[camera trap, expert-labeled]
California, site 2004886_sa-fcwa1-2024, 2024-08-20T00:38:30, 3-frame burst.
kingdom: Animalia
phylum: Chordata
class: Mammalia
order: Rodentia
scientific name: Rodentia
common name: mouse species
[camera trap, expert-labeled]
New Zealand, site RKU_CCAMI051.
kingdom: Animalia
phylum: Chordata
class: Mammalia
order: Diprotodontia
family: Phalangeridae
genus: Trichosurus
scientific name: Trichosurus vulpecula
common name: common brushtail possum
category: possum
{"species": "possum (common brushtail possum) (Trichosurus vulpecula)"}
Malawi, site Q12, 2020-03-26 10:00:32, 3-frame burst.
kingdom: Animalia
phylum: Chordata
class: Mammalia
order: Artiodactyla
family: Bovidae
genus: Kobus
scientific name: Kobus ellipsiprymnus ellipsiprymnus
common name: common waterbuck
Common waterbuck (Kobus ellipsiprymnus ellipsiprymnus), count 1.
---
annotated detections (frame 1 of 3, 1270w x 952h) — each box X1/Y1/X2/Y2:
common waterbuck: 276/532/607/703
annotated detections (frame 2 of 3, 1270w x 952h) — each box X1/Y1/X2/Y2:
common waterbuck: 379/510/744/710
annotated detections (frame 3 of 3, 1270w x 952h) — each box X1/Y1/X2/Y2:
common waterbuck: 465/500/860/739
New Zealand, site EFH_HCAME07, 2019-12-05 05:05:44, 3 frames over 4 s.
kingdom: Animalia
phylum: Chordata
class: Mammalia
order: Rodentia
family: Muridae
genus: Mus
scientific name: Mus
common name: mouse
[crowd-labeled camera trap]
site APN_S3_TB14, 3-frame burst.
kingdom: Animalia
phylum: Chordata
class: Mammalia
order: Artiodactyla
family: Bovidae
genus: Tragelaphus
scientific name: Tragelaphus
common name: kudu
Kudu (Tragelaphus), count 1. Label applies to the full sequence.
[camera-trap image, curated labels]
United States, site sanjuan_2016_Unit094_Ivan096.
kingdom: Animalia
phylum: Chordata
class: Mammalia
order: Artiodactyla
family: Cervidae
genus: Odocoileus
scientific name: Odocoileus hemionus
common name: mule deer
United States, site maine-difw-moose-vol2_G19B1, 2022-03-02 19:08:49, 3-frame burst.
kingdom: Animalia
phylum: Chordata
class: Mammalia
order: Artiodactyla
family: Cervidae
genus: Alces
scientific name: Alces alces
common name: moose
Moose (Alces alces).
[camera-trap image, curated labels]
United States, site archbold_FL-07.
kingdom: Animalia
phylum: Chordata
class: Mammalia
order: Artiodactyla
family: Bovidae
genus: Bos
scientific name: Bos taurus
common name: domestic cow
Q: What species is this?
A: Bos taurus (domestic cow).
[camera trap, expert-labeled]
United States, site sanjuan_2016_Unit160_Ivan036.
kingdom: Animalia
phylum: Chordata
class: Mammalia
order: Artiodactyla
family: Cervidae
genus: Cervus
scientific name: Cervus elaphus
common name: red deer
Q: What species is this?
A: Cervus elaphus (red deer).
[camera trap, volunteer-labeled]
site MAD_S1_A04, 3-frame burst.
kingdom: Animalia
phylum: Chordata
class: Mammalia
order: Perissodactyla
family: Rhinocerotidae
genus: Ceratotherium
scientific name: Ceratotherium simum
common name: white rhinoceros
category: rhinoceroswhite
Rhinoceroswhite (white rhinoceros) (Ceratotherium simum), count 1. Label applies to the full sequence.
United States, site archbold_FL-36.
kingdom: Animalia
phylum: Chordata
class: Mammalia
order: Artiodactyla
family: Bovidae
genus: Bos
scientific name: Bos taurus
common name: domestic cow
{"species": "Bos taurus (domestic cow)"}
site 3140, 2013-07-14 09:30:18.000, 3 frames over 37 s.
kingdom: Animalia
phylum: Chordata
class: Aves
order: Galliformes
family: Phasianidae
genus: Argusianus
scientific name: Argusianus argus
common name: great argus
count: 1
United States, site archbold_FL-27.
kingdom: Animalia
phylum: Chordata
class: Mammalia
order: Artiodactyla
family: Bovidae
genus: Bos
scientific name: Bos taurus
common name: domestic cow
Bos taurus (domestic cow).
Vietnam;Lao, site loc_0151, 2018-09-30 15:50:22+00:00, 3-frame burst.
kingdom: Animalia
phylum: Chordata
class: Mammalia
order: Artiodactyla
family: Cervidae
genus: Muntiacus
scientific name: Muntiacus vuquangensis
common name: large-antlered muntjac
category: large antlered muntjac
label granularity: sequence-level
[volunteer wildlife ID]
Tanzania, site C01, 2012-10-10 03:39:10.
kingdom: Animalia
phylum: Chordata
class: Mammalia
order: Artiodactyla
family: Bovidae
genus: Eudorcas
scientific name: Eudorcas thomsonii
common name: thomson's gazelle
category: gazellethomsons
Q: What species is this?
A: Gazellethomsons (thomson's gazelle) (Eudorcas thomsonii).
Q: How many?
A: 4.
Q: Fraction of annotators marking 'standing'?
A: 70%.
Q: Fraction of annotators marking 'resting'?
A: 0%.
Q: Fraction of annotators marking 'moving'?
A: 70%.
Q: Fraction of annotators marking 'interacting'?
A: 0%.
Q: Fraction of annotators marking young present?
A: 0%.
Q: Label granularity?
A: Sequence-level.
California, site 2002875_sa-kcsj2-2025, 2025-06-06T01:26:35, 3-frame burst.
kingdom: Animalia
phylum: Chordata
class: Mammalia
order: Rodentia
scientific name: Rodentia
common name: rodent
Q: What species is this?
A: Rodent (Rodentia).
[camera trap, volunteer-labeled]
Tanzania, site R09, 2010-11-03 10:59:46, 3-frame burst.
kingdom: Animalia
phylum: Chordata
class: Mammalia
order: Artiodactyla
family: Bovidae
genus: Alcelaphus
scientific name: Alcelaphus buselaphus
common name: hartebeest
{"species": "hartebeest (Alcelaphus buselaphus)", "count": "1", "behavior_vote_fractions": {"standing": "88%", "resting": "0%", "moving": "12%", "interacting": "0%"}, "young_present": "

Exercise directions -> An exact copy of every record is required.

Answer to the problem ->
[camera trap, expert-labeled]
California, site 2004886_sa-fcwa1-2024, 2024-08-20T00:38:30, 3-frame burst.
kingdom: Animalia
phylum: Chordata
class: Mammalia
order: Rodentia
scientific name: Rodentia
common name: mouse species
[camera trap, expert-labeled]
New Zealand, site RKU_CCAMI051.
kingdom: Animalia
phylum: Chordata
class: Mammalia
order: Diprotodontia
family: Phalangeridae
genus: Trichosurus
scientific name: Trichosurus vulpecula
common name: common brushtail possum
category: possum
{"species": "possum (common brushtail possum) (Trichosurus vulpecula)"}
Malawi, site Q12, 2020-03-26 10:00:32, 3-frame burst.
kingdom: Animalia
phylum: Chordata
class: Mammalia
order: Artiodactyla
family: Bovidae
genus: Kobus
scientific name: Kobus ellipsiprymnus ellipsiprymnus
common name: common waterbuck
Common waterbuck (Kobus ellipsiprymnus ellipsiprymnus), count 1.
---
annotated detections (frame 1 of 3, 1270w x 952h) — each box X1/Y1/X2/Y2:
common waterbuck: 276/532/607/703
annotated detections (frame 2 of 3, 1270w x 952h) — each box X1/Y1/X2/Y2:
common waterbuck: 379/510/744/710
annotated detections (frame 3 of 3, 1270w x 952h) — each box X1/Y1/X2/Y2:
common waterbuck: 465/500/860/739
New Zealand, site EFH_HCAME07, 2019-12-05 05:05:44, 3 frames over 4 s.
kingdom: Animalia
phylum: Chordata
class: Mammalia
order: Rodentia
family: Muridae
genus: Mus
scientific name: Mus
common name: mouse
[crowd-labeled camera trap]
site APN_S3_TB14, 3-frame burst.
kingdom: Animalia
phylum: Chordata
class: Mammalia
order: Artiodactyla
family: Bovidae
genus: Tragelaphus
scientific name: Tragelaphus
common name: kudu
Kudu (Tragelaphus), count 1. Label applies to the full sequence.
[camera-trap image, curated labels]
United States, site sanjuan_2016_Unit094_Ivan096.
kingdom: Animalia
phylum: Chordata
class: Mammalia
order: Artiodactyla
family: Cervidae
genus: Odocoileus
scientific name: Odocoileus hemionus
common name: mule deer
United States, site maine-difw-moose-vol2_G19B1, 2022-03-02 19:08:49, 3-frame burst.
kingdom: Animalia
phylum: Chordata
class: Mammalia
order: Artiodactyla
family: Cervidae
genus: Alces
scientific name: Alces alces
common name: moose
Moose (Alces alces).
[camera-trap image, curated labels]
United States, site archbold_FL-07.
kingdom: Animalia
phylum: Chordata
class: Mammalia
order: Artiodactyla
family: Bovidae
genus: Bos
scientific name: Bos taurus
common name: domestic cow
Q: What species is this?
A: Bos taurus (domestic cow).
[camera trap, expert-labeled]
United States, site sanjuan_2016_Unit160_Ivan036.
kingdom: Animalia
phylum: Chordata
class: Mammalia
order: Artiodactyla
family: Cervidae
genus: Cervus
scientific name: Cervus elaphus
common name: red deer
Q: What species is this?
A: Cervus elaphus (red deer).
[camera trap, volunteer-labeled]
site MAD_S1_A04, 3-frame burst.
kingdom: Animalia
phylum: Chordata
class: Mammalia
order: Perissodactyla
family: Rhinocerotidae
genus: Ceratotherium
scientific name: Ceratotherium simum
common name: white rhinoceros
category: rhinoceroswhite
Rhinoceroswhite (white rhinoceros) (Ceratotherium simum), count 1. Label applies to the full sequence.
United States, site archbold_FL-36.
kingdom: Animalia
phylum: Chordata
class: Mammalia
order: Artiodactyla
family: Bovidae
genus: Bos
scientific name: Bos taurus
common name: domestic cow
{"species": "Bos taurus (domestic cow)"}
site 3140, 2013-07-14 09:30:18.000, 3 frames over 37 s.
kingdom: Animalia
phylum: Chordata
class: Aves
order: Galliformes
family: Phasianidae
genus: Argusianus
scientific name: Argusianus argus
common name: great argus
count: 1
United States, site archbold_FL-27.
kingdom: Animalia
phylum: Chordata
class: Mammalia
order: Artiodactyla
family: Bovidae
genus: Bos
scientific name: Bos taurus
common name: domestic cow
Bos taurus (domestic cow).
Vietnam;Lao, site loc_0151, 2018-09-30 15:50:22+00:00, 3-frame burst.
kingdom: Animalia
phylum: Chordata
class: Mammalia
order: Artiodactyla
family: Cervidae
genus: Muntiacus
scientific name: Muntiacus vuquangensis
common name: large-antlered muntjac
category: large antlered muntjac
label granularity: sequence-level
[volunteer wildlife ID]
Tanzania, site C01, 2012-10-10 03:39:10.
kingdom: Animalia
phylum: Chordata
class: Mammalia
order: Artiodactyla
family: Bovidae
genus: Eudorcas
scientific name: Eudorcas thomsonii
common name: thomson's gazelle
category: gazellethomsons
Q: What species is this?
A: Gazellethomsons (thomson's gazelle) (Eudorcas thomsonii).
Q: How many?
A: 4.
Q: Fraction of annotators marking 'standing'?
A: 70%.
Q: Fraction of annotators marking 'resting'?
A: 0%.
Q: Fraction of annotators marking 'moving'?
A: 70%.
Q: Fraction of annotators marking 'interacting'?
A: 0%.
Q: Fraction of annotators marking young present?
A: 0%.
Q: Label granularity?
A: Sequence-level.
California, site 2002875_sa-kcsj2-2025, 2025-06-06T01:26:35, 3-frame burst.
kingdom: Animalia
phylum: Chordata
class: Mammalia
order: Rodentia
scientific name: Rodentia
common name: rodent
Q: What species is this?
A: Rodent (Rodentia).
[camera trap, volunteer-labeled]
Tanzania, site R09, 2010-11-03 10:59:46, 3-frame burst.
kingdom: Animalia
phylum: Chordata
class: Mammalia
order: Artiodactyla
family: Bovidae
genus: Alcelaphus
scientific name: Alcelaphus buselaphus
common name: hartebeest
{"species": "hartebeest (Alcelaphus buselaphus)", "count": "1", "behavior_vote_fractions": {"standing": "88%", "resting": "0%", "moving": "12%", "interacting": "0%"}, "young_present": "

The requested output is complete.